Taken by Fire Page 4
“You don’t know?” When she shook her head, he said, “Ever heard of ACRO?”
Several times, actually. People who worked for Itor seemed to constantly be at odds with whatever this ACRO was. “I have, but I don’t know what it is, exactly. I know Itor doesn’t think well of them.”
“That’s because my agency opposes everything Itor stands for. We’re the good guys.”
“That’s funny,” she said quietly, “because I didn’t think good guys kill innocent people.”
“You aren’t innocent.”
“I wasn’t responsible for what happened to your friend.”

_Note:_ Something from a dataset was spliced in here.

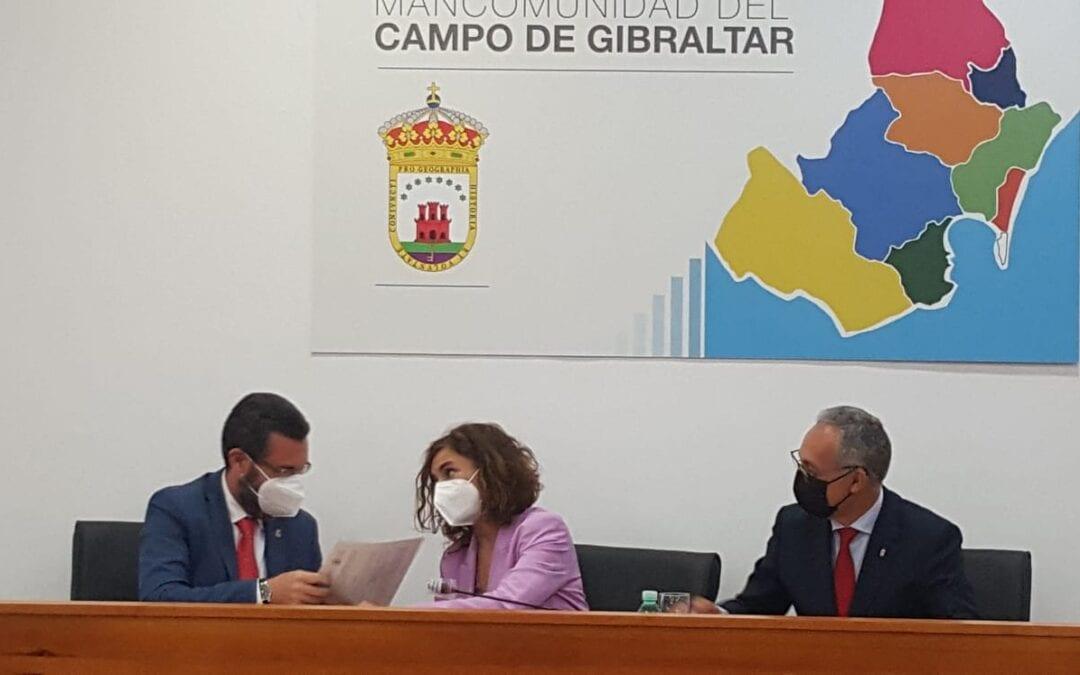 El alcalde firma con la ministra de Hacienda un convenio de 850.000 euros para la mejora del sistema de recogida de residuos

Instantly, she regretted bringing up the dead man, because everything about Stryker went cold, from his gaze to his voice. “Fuck you,” he snarled. “I’m not buying your multiple personality bullshit. You might have a bunch of alters, but deep down, it’s all the same person. So here’s the thing. I want to know why Phoebe would do things to hurt you, because that doesn’t make sense. Which personality is dominant?”
She didn’t want to tell him anything, but really, what would it hurt? She held no loyalty to Itor or Phoebe. Besides, if he knew the truth, maybe he would be a little more hesitant about killing her. “I used to be dominant, when we were kids. But now Phoebe is,” she admitted, eyeing him warily, because he still looked ready to throttle her for killing his friend. “But she’s not a personality. I’m not an alter.”

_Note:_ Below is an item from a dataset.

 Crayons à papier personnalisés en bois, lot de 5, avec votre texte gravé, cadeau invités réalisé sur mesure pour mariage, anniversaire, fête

He snorted. “Is that what some quack psychiatrist told you?”
She started pacing, doing her best to contain her nervous energy. “I’m not suffering from multiple personality disorder, and don’t give me that look. I’m telling you the truth, and no, I’m not delusional.” Reaching deep for some elusive sense of calm, she continued. “Phoebe and I are the result of laboratory experimentation. One egg was fertilized, and it split. We should have been born identical twins, but scientists forced the eggs back together. Sort of how sometimes you hear some freaky story about how one twin absorbs the other in the womb. Except this was more of a joining than an absorption.”
Stryker’s expression was contemplative now. “So you’re saying that you really are two different people. Each with your own soul.”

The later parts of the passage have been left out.